This is a follow-on question regarding an incident that involved the ingestion of a few drops of breast-milk from a Dominican prostitute, 2 July 2011.  As described before, I went on to experience many very strong symptoms consistent with ARS.  However, 4th gen tests between 3 weeks and 11 months were 'non-reactive'.  At 13 months, after series of oral ulcers (gums and tongue), I decided to have a PCR test.  Because diagnosis by PCR is not offered in Ontario, Canada, I made arrangements for an HIV-1 DNA PCR test through a US online STD agency. The testing was done by Quest Diagnostics and I did receive a transcript of the results: "Not Detected".  Good news - but I am concerned that the handling of the sample could have invalidated the results.
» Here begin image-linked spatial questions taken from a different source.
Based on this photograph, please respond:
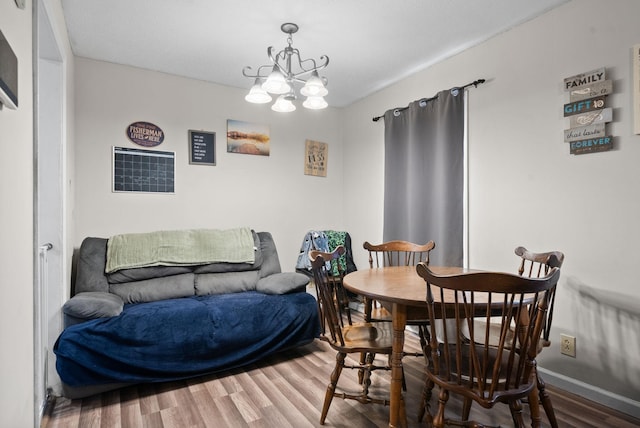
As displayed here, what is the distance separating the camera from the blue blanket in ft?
7.11

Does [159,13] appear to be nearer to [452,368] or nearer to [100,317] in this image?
[100,317]

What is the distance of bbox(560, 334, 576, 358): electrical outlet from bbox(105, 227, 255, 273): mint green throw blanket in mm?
2425

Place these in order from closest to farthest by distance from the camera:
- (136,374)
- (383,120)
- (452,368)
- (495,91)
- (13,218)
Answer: (13,218)
(452,368)
(136,374)
(495,91)
(383,120)

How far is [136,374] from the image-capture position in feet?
7.48

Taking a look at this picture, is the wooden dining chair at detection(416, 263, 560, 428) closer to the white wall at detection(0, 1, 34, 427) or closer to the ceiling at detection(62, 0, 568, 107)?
the white wall at detection(0, 1, 34, 427)

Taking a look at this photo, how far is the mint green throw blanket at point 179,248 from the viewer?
2906mm

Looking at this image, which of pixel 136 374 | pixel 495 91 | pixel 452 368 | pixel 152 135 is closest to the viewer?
pixel 452 368

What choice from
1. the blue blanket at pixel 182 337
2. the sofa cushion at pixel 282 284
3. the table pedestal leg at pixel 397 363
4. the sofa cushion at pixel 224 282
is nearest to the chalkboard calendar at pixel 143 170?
the sofa cushion at pixel 224 282

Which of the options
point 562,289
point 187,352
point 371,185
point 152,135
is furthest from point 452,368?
point 152,135

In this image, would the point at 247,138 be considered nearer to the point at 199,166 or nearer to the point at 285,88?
the point at 199,166

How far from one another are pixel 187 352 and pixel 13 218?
1.55 m

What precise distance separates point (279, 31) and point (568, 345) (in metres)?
2.87

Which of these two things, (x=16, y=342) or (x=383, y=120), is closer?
(x=16, y=342)

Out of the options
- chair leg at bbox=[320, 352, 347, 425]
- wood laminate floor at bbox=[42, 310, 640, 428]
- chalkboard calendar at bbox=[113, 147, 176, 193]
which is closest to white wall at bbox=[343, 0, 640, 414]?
wood laminate floor at bbox=[42, 310, 640, 428]
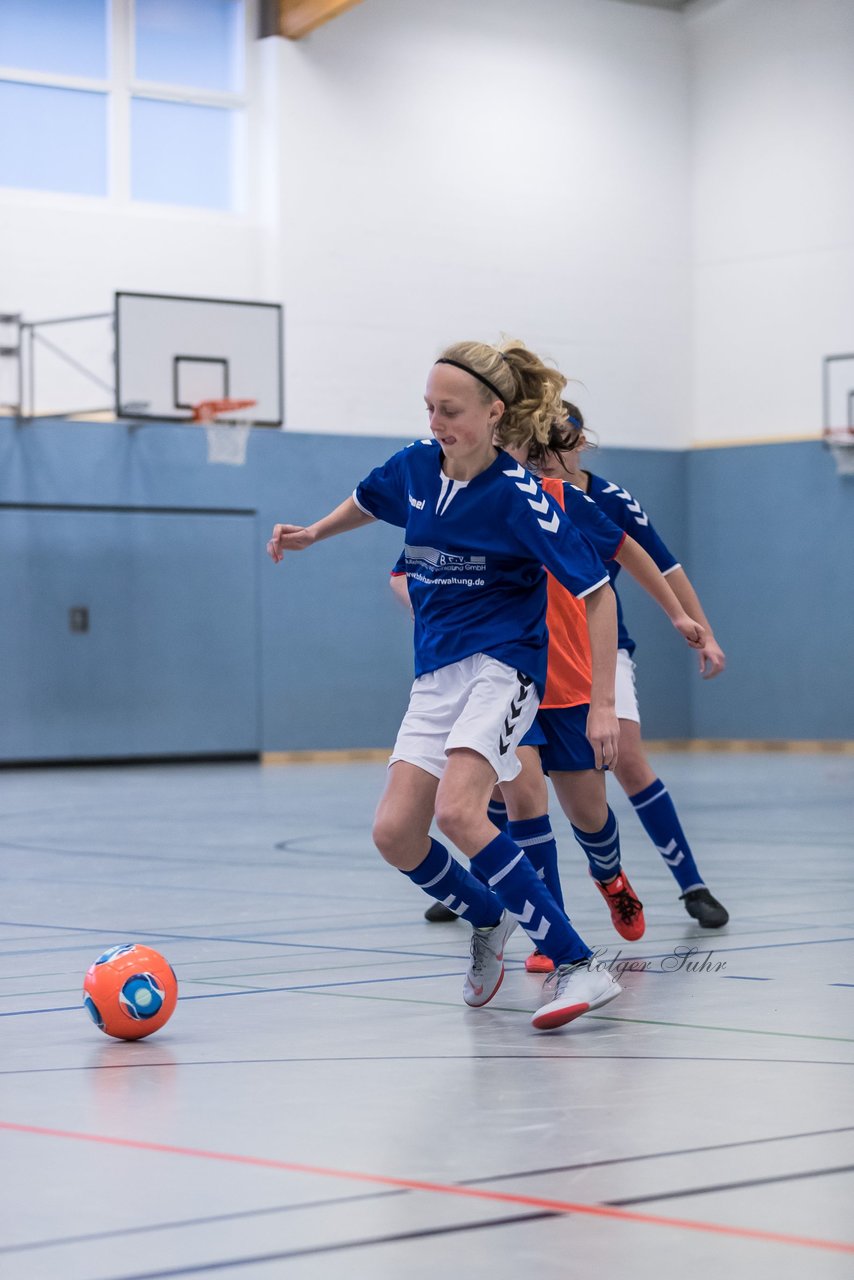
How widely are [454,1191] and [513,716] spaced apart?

I had to travel to a clinic in Waternown, NY State, to have the blood drawn.  The clinic's role was just to draw the blood and arrange for its shipment to the Quest Diagnostics lab (code: AMD).  A few days after the blood draw I was informed that I would have to return to the clinic for a second blood draw because the first was made in an incorrect "Tiger Top" vacutainer, causing the sample to be rejected by the lab.  The STD test agency coordinating the tests confirmed with the clinic that a lavender top (EDTA) tube should have been used and so it was for the second blood draw.  At this time I was also informed by the STD test agency that they confirmed the storage requirement for the sample - which was to leave it at room temperature.  I didn't challenge this but as far as I understand the sample probably should have been refrigerated.  The second blood draw was performed on Monday 30 July 2012 (16:00), received by the Quest lab on Thursday 2 August (03:22) and the ‘Not Detected’ result was reported on Saturday 4 August (15:22).

Does anything described raise a red flag and suggest a need for re-testing?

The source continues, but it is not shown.